Set down exactly the lines from the one containing "What distance from the camera is (419,344)" through the end of the records below, both included, and nothing else.

## Begin STORED RECORDS

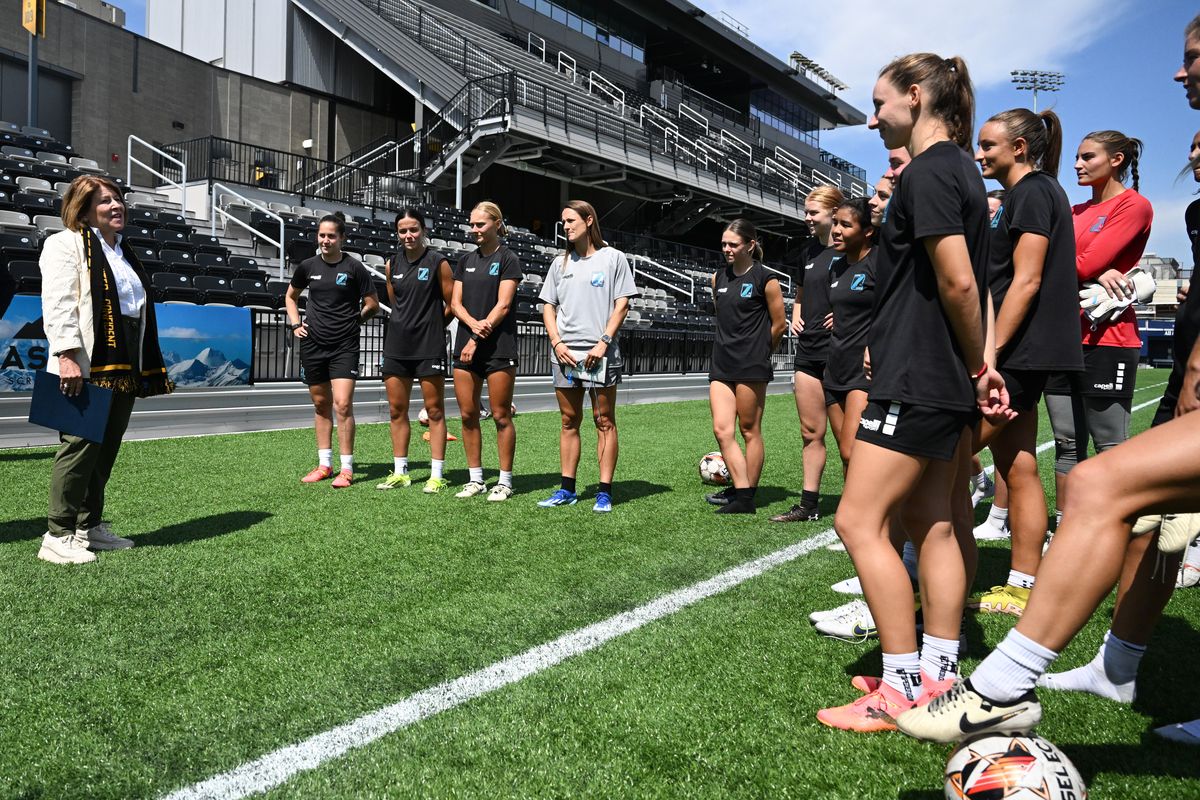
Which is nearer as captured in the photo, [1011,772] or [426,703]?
[1011,772]

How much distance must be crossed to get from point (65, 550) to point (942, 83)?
4.23 metres

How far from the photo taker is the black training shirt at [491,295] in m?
5.68

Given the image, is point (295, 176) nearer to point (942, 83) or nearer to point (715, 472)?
point (715, 472)

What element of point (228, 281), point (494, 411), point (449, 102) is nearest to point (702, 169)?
point (449, 102)

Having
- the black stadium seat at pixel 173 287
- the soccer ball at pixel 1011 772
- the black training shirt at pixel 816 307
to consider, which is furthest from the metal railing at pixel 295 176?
the soccer ball at pixel 1011 772

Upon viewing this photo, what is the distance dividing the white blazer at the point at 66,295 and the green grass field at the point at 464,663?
1.06 m

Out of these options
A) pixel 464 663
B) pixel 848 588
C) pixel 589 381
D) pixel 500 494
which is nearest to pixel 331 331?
pixel 500 494

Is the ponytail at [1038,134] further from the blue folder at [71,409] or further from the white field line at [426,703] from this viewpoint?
the blue folder at [71,409]

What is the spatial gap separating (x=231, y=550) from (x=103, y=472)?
2.74 feet

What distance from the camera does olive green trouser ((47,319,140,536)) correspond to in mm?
4059

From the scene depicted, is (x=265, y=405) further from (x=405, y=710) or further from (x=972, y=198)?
(x=972, y=198)

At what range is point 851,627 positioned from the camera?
10.0 feet

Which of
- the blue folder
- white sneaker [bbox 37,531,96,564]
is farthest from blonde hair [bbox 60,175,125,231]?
white sneaker [bbox 37,531,96,564]

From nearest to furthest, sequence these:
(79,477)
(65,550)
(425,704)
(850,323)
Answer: (425,704), (65,550), (79,477), (850,323)
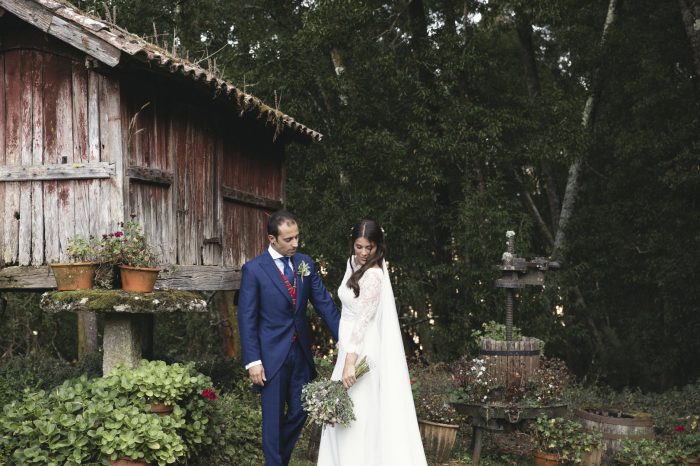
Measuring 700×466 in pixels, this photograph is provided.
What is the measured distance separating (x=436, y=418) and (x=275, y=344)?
12.6 feet

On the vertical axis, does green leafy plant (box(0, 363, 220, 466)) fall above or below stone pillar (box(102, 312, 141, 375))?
below

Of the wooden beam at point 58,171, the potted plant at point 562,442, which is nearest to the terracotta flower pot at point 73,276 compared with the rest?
the wooden beam at point 58,171

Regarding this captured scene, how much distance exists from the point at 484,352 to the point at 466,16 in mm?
8098

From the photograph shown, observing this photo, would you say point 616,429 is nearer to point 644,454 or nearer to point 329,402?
point 644,454

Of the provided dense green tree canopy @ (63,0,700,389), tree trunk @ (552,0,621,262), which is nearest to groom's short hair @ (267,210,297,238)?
dense green tree canopy @ (63,0,700,389)

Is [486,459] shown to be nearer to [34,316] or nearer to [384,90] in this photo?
[384,90]

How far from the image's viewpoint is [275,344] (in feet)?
20.9

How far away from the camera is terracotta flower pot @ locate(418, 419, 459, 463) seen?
8797mm

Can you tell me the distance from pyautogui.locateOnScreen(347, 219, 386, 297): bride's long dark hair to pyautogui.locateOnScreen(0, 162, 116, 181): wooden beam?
3126 millimetres

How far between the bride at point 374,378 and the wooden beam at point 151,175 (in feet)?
9.87

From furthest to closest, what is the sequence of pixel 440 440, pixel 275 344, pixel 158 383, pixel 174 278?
pixel 440 440 → pixel 174 278 → pixel 158 383 → pixel 275 344

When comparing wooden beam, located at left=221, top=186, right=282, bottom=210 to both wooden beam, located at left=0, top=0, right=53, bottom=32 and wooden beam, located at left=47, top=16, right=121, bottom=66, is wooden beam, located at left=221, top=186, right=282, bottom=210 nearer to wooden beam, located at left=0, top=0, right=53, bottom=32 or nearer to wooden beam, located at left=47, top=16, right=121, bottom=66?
wooden beam, located at left=47, top=16, right=121, bottom=66

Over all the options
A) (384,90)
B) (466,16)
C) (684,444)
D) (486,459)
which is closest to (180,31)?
(384,90)

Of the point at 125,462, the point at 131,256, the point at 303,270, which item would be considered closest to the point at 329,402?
the point at 303,270
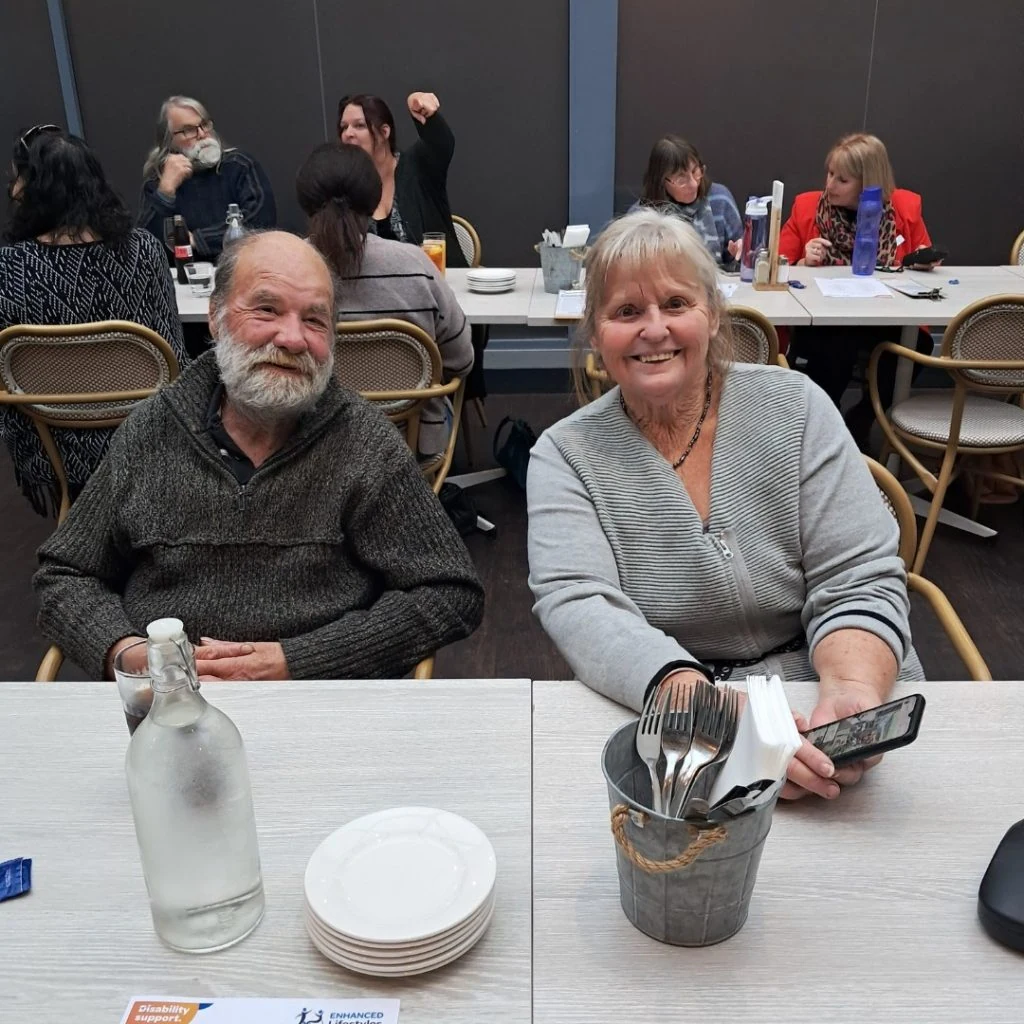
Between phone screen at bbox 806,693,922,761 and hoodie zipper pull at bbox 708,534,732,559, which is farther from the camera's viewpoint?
hoodie zipper pull at bbox 708,534,732,559

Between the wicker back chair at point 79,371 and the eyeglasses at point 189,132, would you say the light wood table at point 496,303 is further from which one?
the eyeglasses at point 189,132

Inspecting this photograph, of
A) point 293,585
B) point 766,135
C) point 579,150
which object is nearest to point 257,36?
point 579,150

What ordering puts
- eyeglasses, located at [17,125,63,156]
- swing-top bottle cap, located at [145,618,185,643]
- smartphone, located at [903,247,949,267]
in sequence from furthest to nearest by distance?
1. smartphone, located at [903,247,949,267]
2. eyeglasses, located at [17,125,63,156]
3. swing-top bottle cap, located at [145,618,185,643]

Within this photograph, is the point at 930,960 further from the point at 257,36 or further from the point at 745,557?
the point at 257,36

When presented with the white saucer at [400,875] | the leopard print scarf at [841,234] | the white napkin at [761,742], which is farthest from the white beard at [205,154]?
the white napkin at [761,742]

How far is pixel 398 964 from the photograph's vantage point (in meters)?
0.80

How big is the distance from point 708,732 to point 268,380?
97cm

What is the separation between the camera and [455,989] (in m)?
0.80

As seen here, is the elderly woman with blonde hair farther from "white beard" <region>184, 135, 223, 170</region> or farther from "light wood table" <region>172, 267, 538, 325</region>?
"white beard" <region>184, 135, 223, 170</region>

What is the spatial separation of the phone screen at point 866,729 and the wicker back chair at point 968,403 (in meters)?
1.64

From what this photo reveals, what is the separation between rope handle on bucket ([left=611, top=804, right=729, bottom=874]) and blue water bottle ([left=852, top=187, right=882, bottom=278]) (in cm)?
326

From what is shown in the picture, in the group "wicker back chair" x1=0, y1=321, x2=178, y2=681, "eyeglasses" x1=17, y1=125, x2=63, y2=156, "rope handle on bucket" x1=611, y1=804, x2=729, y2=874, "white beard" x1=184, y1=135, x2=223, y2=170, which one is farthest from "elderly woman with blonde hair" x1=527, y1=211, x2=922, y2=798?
"white beard" x1=184, y1=135, x2=223, y2=170

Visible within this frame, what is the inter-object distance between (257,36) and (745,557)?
175 inches

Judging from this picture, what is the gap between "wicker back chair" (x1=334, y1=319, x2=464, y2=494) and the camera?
8.20 ft
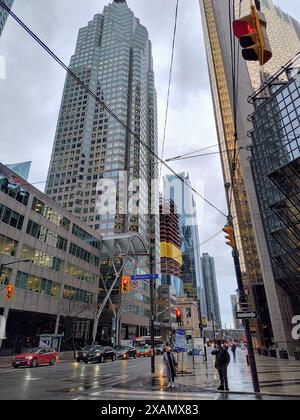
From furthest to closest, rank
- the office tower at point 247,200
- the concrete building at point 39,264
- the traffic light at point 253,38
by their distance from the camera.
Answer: the office tower at point 247,200 < the concrete building at point 39,264 < the traffic light at point 253,38

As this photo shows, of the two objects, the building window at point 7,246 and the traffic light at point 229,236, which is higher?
the building window at point 7,246

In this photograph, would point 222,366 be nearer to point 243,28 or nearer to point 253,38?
point 253,38

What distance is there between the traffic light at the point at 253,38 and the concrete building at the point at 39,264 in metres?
33.0

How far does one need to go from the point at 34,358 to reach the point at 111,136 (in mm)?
114479

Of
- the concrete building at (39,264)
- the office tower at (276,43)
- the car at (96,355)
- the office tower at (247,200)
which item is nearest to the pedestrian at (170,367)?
the office tower at (247,200)

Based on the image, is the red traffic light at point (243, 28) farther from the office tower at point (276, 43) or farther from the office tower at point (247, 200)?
the office tower at point (276, 43)

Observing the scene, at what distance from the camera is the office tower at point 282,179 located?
34.5 metres

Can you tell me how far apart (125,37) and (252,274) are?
493ft

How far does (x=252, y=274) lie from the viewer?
2461 inches

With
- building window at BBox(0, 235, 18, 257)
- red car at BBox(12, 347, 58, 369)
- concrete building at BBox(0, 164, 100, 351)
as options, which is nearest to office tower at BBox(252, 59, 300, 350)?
red car at BBox(12, 347, 58, 369)

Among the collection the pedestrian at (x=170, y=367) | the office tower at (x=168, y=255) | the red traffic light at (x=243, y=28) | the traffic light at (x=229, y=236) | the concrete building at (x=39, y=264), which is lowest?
the pedestrian at (x=170, y=367)

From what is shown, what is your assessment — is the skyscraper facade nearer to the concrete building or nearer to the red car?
the concrete building

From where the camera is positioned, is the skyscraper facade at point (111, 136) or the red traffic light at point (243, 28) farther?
Answer: the skyscraper facade at point (111, 136)
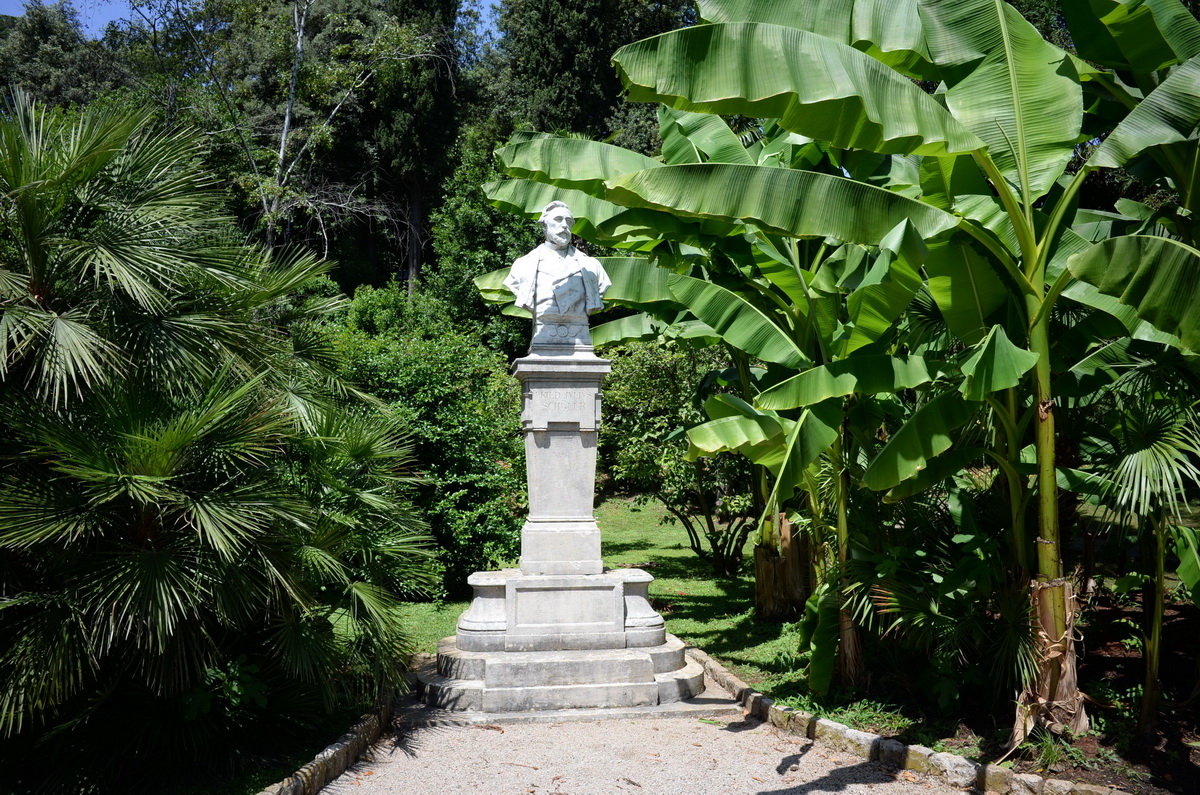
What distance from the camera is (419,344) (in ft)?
41.8

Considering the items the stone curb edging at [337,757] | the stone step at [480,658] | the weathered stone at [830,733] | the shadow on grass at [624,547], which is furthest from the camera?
the shadow on grass at [624,547]

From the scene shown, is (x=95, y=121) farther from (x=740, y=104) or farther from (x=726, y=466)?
(x=726, y=466)

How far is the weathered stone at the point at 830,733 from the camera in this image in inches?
266

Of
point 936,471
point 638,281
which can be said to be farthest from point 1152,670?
point 638,281

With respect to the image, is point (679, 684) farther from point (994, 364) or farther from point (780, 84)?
point (780, 84)

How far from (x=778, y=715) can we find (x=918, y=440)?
2773 millimetres

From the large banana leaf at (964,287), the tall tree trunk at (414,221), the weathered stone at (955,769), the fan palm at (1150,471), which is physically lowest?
the weathered stone at (955,769)

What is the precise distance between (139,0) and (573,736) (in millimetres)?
16966

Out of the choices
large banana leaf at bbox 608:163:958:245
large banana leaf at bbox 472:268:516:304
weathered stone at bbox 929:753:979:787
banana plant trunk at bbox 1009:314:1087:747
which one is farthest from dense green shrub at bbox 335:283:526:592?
banana plant trunk at bbox 1009:314:1087:747

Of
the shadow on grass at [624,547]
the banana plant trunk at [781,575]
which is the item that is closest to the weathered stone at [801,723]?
the banana plant trunk at [781,575]

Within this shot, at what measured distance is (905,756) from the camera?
20.7 ft

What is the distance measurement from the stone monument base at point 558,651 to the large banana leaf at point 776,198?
396 cm

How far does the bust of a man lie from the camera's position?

## End STORED RECORDS

__WORKED ANSWER__:
What distance from the camera is (419,344) (in ft)?
41.8

Considering the items the stone curb edging at [337,757] | the stone step at [480,658] | the weathered stone at [830,733] | the shadow on grass at [624,547], which is furthest from the camera?
the shadow on grass at [624,547]

From the scene shown, is (x=95, y=121) farther from (x=740, y=104) or farther from (x=726, y=466)?
(x=726, y=466)

How far is the weathered stone at the point at 830,733 from the camera in this image in inches?
266

Of
point 936,471
point 638,281
which can be said to be farthest from point 1152,670?
point 638,281

With respect to the image, is point (679, 684) farther from point (994, 364) or farther from point (780, 84)?
point (780, 84)

How far from (x=778, y=715) can we find (x=918, y=440)?
2773 millimetres

From the large banana leaf at (964,287), the tall tree trunk at (414,221), the weathered stone at (955,769), the fan palm at (1150,471), which is physically lowest?
the weathered stone at (955,769)

What is the precise distance between (139,0) and (573,736) (in millimetres)?
16966

Out of the choices
large banana leaf at bbox 608:163:958:245
large banana leaf at bbox 472:268:516:304
weathered stone at bbox 929:753:979:787
banana plant trunk at bbox 1009:314:1087:747
which one is farthest from dense green shrub at bbox 335:283:526:592?
banana plant trunk at bbox 1009:314:1087:747

Of
the shadow on grass at [624,547]
the banana plant trunk at [781,575]
which is the item that is closest to the weathered stone at [801,723]?
the banana plant trunk at [781,575]

Within this shot, at what measured distance is (905,756) from the camera?
20.7 ft

What is the distance measurement from the stone monument base at point 558,651 to the large banana leaf at point 776,198?
396 cm

How far does the bust of a man lie from the camera's position?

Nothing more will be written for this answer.